Friday, December 19, 2008

Getting to "I Don't Care"

I had this idea last night that, in order to get anything done in any way that is really one's own, one must get to "I Don't Care". Not giving a damn is a requisite for making something that will truly reflect the will of the author, to adequately and accurately articulate an idea in one's own voice. As individuals in the social body, though, we are taught to care about others' perceptions of us and our actions. Our educations instill voices in our heads that can block us from acting upon what is in our hearts. It takes work to get all of those voices out of the room, for sure. But then there is another step, which is getting to the point of genuinely not giving a throw.
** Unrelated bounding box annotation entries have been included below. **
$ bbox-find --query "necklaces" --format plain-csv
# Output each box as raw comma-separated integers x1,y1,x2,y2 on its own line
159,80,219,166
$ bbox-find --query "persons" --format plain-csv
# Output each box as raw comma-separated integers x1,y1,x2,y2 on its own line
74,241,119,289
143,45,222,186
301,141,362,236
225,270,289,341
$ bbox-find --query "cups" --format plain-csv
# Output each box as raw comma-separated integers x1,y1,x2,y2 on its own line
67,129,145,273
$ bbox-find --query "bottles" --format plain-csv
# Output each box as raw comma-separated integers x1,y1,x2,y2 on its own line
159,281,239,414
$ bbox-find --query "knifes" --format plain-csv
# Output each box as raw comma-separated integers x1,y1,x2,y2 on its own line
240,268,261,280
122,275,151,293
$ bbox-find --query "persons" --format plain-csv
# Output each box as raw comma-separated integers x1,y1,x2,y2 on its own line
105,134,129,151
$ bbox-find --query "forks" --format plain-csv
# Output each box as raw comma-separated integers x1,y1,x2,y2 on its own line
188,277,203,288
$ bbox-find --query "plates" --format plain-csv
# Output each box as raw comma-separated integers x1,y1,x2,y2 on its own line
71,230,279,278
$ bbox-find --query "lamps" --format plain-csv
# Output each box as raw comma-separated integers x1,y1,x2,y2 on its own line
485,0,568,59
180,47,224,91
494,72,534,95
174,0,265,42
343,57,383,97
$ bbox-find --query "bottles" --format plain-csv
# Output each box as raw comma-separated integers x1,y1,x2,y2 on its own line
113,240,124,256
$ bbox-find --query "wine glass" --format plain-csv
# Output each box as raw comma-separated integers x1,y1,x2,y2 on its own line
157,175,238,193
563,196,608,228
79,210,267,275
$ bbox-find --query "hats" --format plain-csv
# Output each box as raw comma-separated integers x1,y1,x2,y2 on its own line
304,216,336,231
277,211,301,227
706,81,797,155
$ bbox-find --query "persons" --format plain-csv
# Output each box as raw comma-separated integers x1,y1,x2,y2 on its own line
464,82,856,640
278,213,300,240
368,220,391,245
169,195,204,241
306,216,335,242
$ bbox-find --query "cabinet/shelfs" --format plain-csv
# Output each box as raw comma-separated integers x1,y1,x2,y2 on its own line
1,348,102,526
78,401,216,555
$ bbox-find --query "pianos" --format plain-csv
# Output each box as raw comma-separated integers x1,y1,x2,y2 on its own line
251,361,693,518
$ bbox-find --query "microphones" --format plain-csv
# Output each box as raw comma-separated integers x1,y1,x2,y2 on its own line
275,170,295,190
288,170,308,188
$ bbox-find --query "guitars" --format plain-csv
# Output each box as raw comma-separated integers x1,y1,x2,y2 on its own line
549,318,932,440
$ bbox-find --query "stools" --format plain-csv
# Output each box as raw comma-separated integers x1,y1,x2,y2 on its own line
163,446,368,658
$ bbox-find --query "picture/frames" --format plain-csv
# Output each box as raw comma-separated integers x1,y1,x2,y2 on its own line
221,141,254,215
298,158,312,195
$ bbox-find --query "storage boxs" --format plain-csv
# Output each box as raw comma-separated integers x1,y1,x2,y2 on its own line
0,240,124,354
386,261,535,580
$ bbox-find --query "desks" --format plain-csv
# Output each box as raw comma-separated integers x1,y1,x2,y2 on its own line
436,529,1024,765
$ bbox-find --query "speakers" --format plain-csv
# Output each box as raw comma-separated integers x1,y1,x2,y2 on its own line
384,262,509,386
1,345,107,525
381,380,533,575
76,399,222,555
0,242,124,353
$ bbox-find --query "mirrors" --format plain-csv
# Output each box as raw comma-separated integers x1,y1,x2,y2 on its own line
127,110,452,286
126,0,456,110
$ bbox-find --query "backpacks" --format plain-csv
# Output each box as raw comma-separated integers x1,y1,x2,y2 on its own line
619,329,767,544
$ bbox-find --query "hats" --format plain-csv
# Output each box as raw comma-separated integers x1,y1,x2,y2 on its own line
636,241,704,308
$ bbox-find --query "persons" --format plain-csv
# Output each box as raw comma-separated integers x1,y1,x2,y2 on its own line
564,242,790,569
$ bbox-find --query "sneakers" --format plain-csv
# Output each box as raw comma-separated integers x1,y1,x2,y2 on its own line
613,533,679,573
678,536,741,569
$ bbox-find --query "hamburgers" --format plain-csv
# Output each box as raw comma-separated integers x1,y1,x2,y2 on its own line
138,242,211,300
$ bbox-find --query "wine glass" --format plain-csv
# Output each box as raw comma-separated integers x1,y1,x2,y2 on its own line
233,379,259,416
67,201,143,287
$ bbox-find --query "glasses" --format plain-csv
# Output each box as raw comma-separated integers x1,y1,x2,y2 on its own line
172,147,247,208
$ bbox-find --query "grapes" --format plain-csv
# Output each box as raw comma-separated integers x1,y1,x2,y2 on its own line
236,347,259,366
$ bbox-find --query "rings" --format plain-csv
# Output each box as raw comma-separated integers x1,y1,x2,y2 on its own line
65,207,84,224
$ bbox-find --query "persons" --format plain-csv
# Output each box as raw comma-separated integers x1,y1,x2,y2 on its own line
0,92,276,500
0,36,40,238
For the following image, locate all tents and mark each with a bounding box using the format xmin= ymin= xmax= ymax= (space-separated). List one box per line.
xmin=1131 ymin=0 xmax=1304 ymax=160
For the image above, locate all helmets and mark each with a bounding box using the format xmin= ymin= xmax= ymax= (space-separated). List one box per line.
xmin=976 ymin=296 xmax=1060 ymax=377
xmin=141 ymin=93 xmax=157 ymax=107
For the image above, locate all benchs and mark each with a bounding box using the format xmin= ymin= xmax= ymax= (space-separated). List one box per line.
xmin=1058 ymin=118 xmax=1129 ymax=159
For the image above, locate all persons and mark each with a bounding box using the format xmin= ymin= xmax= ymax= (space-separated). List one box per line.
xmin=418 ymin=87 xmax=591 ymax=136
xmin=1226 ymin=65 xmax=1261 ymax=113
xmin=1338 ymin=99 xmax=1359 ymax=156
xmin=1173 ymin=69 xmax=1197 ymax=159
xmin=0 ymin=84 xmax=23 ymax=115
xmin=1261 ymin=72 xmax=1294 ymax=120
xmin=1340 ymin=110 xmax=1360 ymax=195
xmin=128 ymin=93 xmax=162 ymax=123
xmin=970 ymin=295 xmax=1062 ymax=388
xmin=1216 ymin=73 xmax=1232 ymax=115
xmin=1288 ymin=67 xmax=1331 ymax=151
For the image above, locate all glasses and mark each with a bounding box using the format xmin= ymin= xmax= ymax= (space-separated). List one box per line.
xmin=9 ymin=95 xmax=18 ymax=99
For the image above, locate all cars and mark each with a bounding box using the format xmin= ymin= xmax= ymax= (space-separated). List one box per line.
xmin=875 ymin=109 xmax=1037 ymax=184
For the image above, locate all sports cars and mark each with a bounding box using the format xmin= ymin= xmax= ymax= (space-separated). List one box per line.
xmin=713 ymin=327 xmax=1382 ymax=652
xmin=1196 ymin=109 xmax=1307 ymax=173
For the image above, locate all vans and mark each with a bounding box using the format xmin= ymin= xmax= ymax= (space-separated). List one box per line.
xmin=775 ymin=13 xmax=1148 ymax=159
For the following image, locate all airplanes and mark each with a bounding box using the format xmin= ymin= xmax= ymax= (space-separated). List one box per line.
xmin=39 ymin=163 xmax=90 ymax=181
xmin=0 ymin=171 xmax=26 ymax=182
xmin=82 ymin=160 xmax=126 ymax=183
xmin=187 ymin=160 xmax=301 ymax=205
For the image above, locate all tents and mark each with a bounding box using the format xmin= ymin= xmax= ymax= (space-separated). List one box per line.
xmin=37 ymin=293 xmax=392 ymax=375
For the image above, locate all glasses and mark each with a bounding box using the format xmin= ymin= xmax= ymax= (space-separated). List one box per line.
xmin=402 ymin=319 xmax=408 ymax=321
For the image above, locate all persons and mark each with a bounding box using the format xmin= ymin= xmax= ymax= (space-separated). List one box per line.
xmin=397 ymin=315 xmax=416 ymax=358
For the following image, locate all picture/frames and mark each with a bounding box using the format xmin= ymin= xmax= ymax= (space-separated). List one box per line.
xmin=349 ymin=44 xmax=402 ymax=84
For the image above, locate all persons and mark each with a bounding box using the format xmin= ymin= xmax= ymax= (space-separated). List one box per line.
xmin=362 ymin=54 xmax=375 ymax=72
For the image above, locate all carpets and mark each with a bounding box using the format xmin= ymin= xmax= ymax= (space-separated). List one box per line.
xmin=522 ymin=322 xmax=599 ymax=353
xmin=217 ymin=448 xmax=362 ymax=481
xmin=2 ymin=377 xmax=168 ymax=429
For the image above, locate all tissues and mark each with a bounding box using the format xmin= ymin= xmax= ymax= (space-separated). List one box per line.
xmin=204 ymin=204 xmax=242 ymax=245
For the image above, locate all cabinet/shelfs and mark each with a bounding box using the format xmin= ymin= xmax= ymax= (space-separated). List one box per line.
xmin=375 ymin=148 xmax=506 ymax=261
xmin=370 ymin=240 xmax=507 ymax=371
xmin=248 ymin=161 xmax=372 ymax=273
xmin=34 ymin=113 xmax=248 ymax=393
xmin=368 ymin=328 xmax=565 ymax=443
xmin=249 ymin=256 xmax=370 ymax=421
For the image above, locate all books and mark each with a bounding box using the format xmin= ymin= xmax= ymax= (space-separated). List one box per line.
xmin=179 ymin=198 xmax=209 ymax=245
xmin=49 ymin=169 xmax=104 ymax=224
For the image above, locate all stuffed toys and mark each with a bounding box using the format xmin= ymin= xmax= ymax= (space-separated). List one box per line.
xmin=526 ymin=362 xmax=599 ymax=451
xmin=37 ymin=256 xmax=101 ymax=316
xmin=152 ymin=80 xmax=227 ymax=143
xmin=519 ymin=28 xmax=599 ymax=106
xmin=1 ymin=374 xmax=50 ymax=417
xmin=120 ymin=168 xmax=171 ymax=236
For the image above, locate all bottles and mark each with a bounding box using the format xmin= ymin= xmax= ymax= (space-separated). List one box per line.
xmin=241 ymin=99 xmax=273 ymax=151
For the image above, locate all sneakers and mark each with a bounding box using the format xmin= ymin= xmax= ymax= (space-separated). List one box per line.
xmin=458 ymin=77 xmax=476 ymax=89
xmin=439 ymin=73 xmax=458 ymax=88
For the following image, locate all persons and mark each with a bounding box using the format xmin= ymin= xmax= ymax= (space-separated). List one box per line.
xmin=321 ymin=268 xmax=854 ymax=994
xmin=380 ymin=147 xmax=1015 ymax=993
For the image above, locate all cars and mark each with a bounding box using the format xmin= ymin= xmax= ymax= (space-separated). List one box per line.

If this is true, then it would help to explain why so many people work well under pressure: There is no time to care, no time to wonder from every perspective, time only to finely concentrate the mind on the task at hand.

Thursday, December 18, 2008

Idle dreaming is often the essence of what we do...

Thomas Pynchon's essay entitled Nearer, My Couch, to Thee is a meditation on Sloth, one of the seven deadly sins. I link to it here with an observation about myself upon which I will refrain from commenting for the moment: I used to work harder. I used to fill every possible moment with work. Always reading books, writing letters, adding to or crossing out items from lists (and, of course, occupying myself with tasks outlined in said lists), making artworks, writing songs... So, maybe it's not that I worked harder, but I worked more. Always doing something of substance, or so I thought. Or so I thought. And now I wonder. Have I succumbed to sloth?

Wednesday, December 17, 2008

Writer's block...

I don't know. I seem to have lost steam with this blog thing. So quickly, too. Actually, I have five posts that are all in various states of completion. Can't seem to finish them. I seem to be over-thinking everything (read: avoiding completing anything). It's hard to complete posts when I know that I have another project that requires more immediate attention. Funny, though: In the past 24 hours, as I stew in the alternating states of exhilaration and anxiety that writing always brings to me, I have received two invitations to write yet more. They are both quite lovely and flattering invitations, which I will accept. Therefore, the feat is thus: Remain focused on the work for the first deadline. One invitation came in just minutes ago, and I all but went for it immediately. Instead, I turned in this direction to confess: I just love how I am all of a sudden jazzed to make holiday greetings for everyone I know, to write a proposal that could be written by one of my collaborators rather than me, to sew the curtains that have been lying around for three months, to watch a million episodes of Gossip Girl... Anything to postpone the inevitable. Anything in the name of procrastination. The art of procrastination is such a finely honed discipline. The thing is, I take such pleasure in its torture, so much so that I have convinced myself that it is essential to the process of writing and is, therefore and actually, writing itself.

Monday, December 8, 2008

George Brecht. R.I.P.

From artforum.com:
The Süddeutsche Zeitung’s Catrin Lorch reports that George Brecht, an early member of the Fluxus movement, died Friday, December 5, in a nursing home in Cologne. Brecht was born George MacDiarmid in New York in 1926; in 1945, while stationed in the Black Forest, he gave himself the nom de guerre of George Brecht. From 1958–59, Brecht participated in John Cage’s seminar in experimental composition at the New School for Social Research; there, and in the years that followed, Brecht befriended many of the artists with whom he would collaborate in the future, articulating the precepts for the Events that would come to define much of the style of the Fluxus movement. In late 2005, the Museum Ludwig in Cologne organized a retrospective of Brecht’s work, and in 2006, the artist was awarded the Berliner Kunstpreis. Brecht lived in Cologne from 1972 until his death.